▶ [Exercise instructions]:
Say how many lines in the data below contain the word "site", and give no other text.

▶ [Entries supplied]:
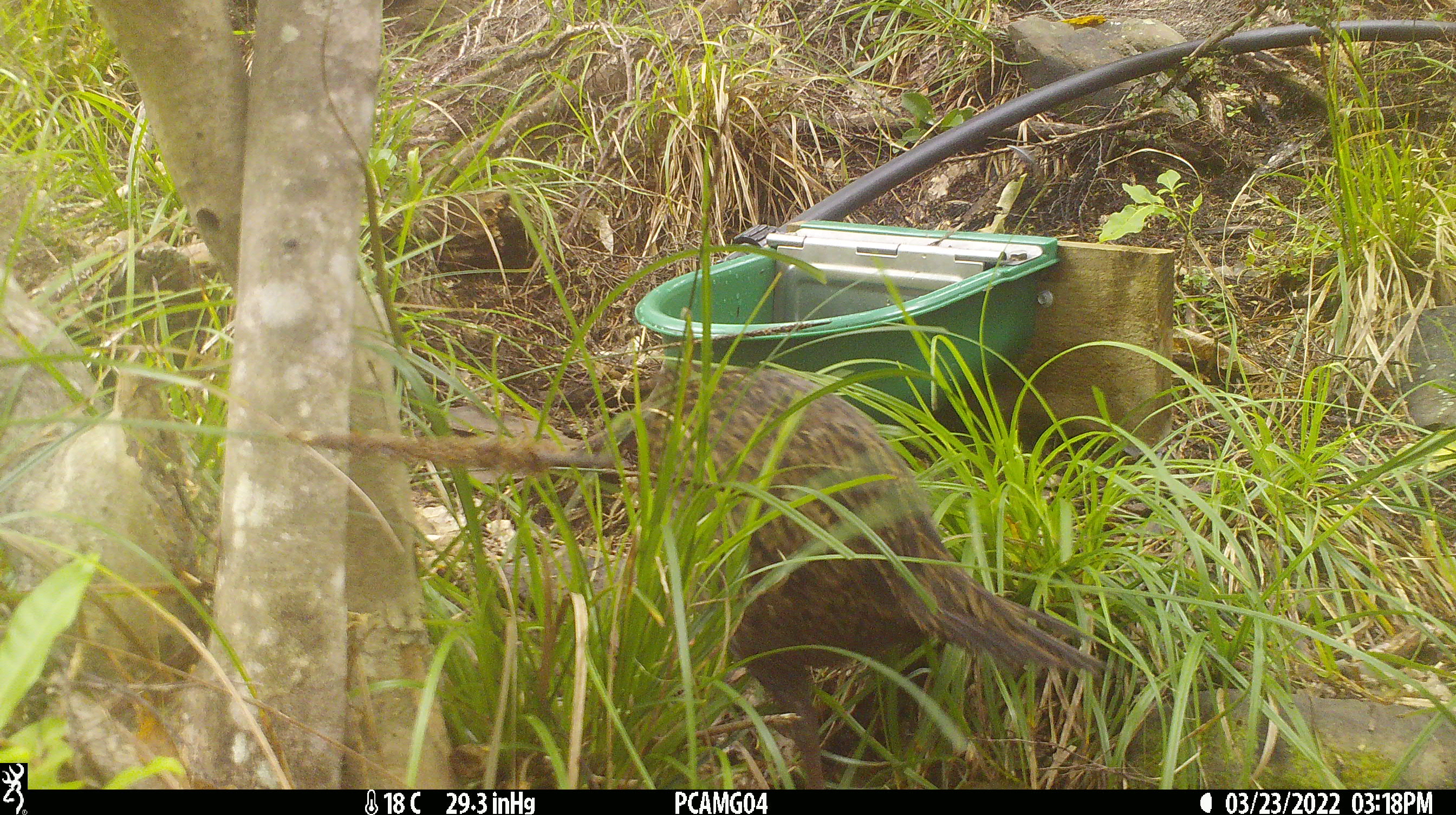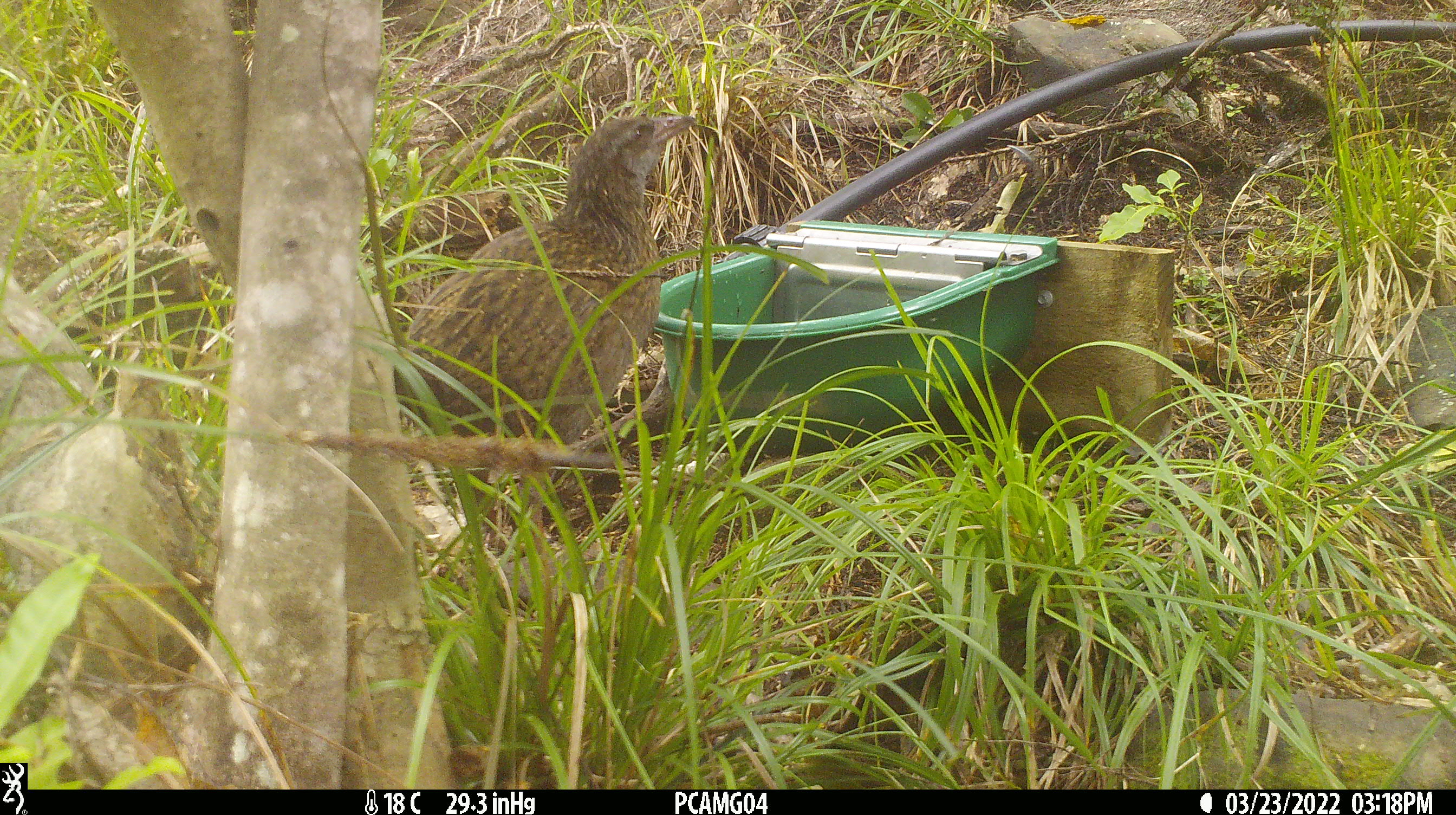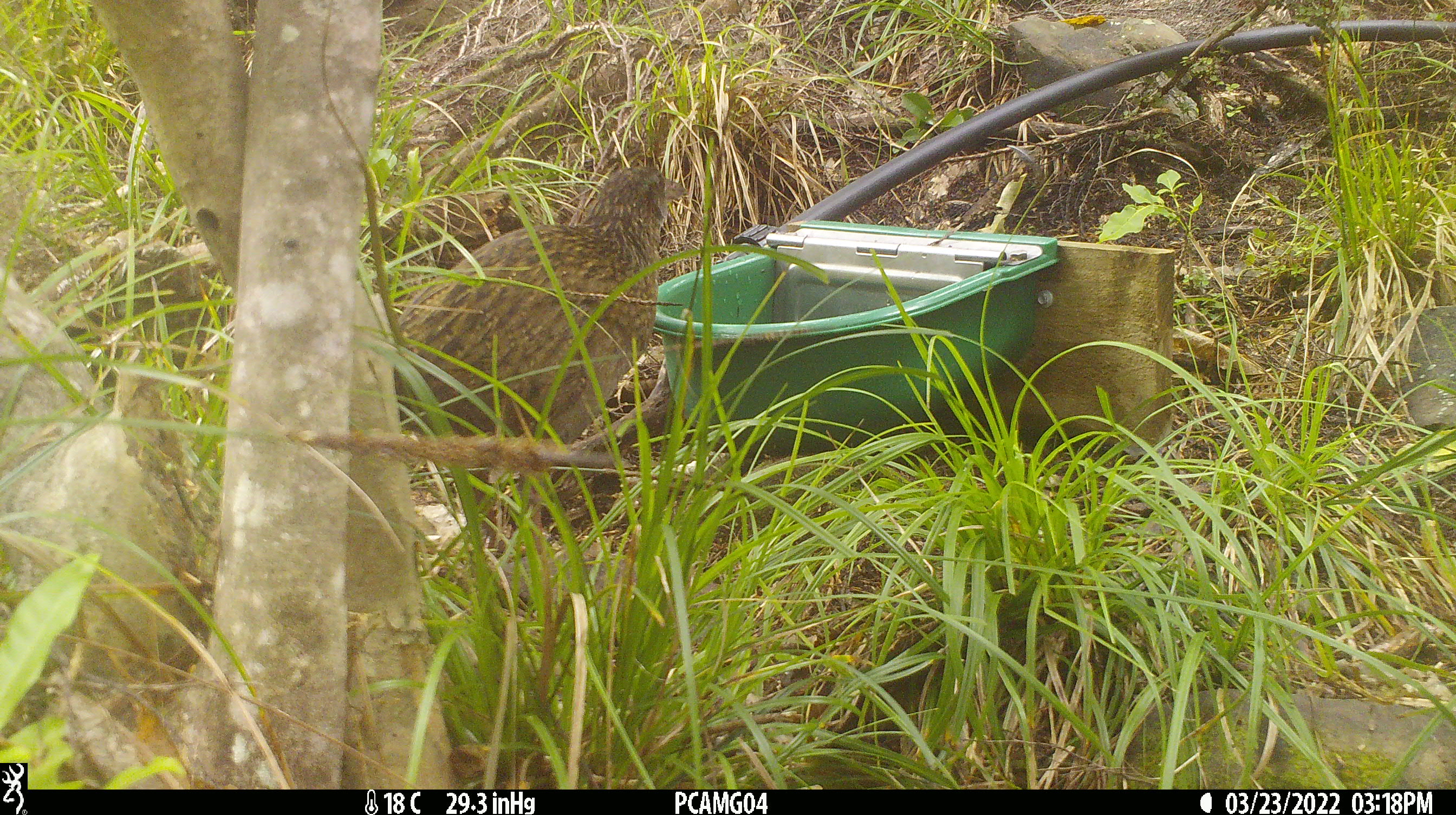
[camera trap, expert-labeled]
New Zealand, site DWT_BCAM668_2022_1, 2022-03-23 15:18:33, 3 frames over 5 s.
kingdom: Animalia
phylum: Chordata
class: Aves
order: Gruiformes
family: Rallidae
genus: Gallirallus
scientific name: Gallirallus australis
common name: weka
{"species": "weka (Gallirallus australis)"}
---
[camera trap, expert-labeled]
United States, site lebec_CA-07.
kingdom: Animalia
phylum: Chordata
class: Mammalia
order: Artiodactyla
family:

▶ [The answer]:
2